Empire du Mali · Soundiata Keïta · Indépendance 1960 · 10 régions historiques · Institutions
Ce chapitre suppose une connaissance générale de la géographie de l'Afrique de l'Ouest. La lecture du chapitre 1 sur les concours administratifs est recommandée pour contextualiser les institutions évoquées ici.

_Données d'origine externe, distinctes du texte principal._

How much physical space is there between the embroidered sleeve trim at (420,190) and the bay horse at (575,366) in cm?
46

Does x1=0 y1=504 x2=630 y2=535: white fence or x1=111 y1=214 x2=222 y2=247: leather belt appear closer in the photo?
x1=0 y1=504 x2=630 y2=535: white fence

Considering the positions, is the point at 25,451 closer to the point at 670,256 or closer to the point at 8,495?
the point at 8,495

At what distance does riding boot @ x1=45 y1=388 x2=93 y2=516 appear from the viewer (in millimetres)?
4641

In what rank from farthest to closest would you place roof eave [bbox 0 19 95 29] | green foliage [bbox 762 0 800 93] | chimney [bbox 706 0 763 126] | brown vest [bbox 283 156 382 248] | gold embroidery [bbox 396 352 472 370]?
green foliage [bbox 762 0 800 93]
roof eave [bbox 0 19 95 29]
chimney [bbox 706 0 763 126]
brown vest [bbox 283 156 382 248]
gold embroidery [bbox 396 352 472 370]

La culture générale sur le Mali constitue le socle incontournable de tout concours administratif malien. Les jurys attendent des candidats une connaissance précise et nuancée de leur pays : ses empires glorieux, sa géographie sahélo-soudanienne, ses 70 ethnies et langues, son histoire politique mouvementée depuis l'indépendance en 1960. Cette connaissance n'est pas qu'académique : un fonctionnaire malien doit comprendre le territoire qu'il administre, les populations qu'il sert et les institutions dans lesquelles il travaille.
Le Mali est le huitième plus grand pays d'Afrique avec 1 241 238 km². Il est enclavé, partageant ses frontières avec sept pays : l'Algérie au nord, le Niger à l'est, le Burkina Faso et la Côte d'Ivoire au sud, la Guinée à l'ouest, le Sénégal et la Mauritanie au nord-ouest. Cette position stratégique au cœur de l'Afrique de l'Ouest en fait un carrefour historique de civilisations et un enjeu géopolitique majeur.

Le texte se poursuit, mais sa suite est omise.